The Rockies have dropped the first two of the four-game set in Arizona, but they won seven of their previous 10 series. The offense has picked up, and third baseman Ryan McMahon -- even more lost than Bryant to start the season -- has turned hot.

“You see what ‘Mac’ has been able to do, and he’s gone through it. These last five or six games have been amazing," Bryant said. "I’m going out there to help the team win. When I’m not winning, I’m trying to play the best defense I can and be a good teammate.”

Much of Bryant’s time is spent working on his swing timing.

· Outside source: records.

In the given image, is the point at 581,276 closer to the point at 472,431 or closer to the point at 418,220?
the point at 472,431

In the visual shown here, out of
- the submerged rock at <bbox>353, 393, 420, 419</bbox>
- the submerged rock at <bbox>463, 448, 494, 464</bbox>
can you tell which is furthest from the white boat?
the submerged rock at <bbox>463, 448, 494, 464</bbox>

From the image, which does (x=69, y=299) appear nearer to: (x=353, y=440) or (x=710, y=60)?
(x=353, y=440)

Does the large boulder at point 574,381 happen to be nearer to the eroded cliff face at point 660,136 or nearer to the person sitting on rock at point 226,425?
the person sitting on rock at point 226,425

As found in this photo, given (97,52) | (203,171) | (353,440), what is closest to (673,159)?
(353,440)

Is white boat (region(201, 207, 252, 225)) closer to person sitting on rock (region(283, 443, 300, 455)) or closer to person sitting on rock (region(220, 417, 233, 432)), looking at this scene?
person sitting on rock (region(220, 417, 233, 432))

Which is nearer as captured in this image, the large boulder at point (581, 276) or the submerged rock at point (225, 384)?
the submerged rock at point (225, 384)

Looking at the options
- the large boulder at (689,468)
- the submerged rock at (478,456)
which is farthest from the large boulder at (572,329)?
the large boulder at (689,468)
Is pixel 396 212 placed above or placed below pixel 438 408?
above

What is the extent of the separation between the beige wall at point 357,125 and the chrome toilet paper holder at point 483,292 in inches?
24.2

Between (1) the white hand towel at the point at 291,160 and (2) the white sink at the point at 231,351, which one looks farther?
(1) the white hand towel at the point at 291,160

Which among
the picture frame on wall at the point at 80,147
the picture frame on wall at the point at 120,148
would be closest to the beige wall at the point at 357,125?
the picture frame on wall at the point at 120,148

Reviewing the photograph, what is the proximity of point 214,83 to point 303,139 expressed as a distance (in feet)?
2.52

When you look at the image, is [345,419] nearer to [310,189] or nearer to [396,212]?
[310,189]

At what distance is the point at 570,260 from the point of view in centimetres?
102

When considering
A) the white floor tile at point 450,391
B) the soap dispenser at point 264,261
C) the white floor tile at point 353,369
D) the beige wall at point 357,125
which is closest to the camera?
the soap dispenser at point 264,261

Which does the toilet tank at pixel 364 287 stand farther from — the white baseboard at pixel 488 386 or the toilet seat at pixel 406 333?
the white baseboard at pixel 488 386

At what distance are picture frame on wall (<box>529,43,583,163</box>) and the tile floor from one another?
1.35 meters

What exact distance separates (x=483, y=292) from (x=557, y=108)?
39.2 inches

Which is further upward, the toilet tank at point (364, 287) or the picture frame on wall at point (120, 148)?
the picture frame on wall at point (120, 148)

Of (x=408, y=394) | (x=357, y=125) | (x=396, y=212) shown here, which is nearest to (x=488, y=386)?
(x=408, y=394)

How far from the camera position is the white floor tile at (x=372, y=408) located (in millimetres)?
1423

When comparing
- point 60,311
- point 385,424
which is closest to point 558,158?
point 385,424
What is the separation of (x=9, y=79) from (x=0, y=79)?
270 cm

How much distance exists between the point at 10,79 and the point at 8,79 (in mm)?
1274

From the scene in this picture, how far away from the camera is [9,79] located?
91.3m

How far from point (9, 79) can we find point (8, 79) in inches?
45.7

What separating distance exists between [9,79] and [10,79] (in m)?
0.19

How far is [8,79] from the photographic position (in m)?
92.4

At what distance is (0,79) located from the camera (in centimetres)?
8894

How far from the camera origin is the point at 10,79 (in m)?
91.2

Hitting coach Hensley Meulens met recently with Bryant, in much the way he did with McMahon to simplify his swing. A current theory is Bryant is firing his swing too quickly. It looks that way from a distance, and Bryant said he feels like, sometimes, he’s jumping the gun by “a millisecond.”

Meulens and the staff are on it, and they're trying to keep the adjustment simple.

“He’s aware of that,” Meulens said. “He needs to get to the point of contact where he hits the ball the hardest. We talked about that again today -- hitting the ball a foot in front of the plate. It’s a fine focus, whether it’s a 95 mph fastball or an 82 mph curveball. He’s working to get back to the point of relaxing and trusting what he sees.”

Meulens noted that Bryant leads the Rockies in pulled balls. Catcher Elias Díaz leads the team in pulled grounders, but he is batting .329. In Bryant’s case, he is even pulling outside pitches, which means grounders to the third-base side.

“It’s probably a little bit too much, too hard,” said Rockies manager Bud Black, whose team scored its only run on Nolan Jones’ first home run with the club, in the ninth inning off Kevin Ginkel.

The positive Meulens offers is Bryant is being aggressive.

“But I’d rather tame them down than rev them up,” Meulens said. “And after this week, we’ve got four months left.”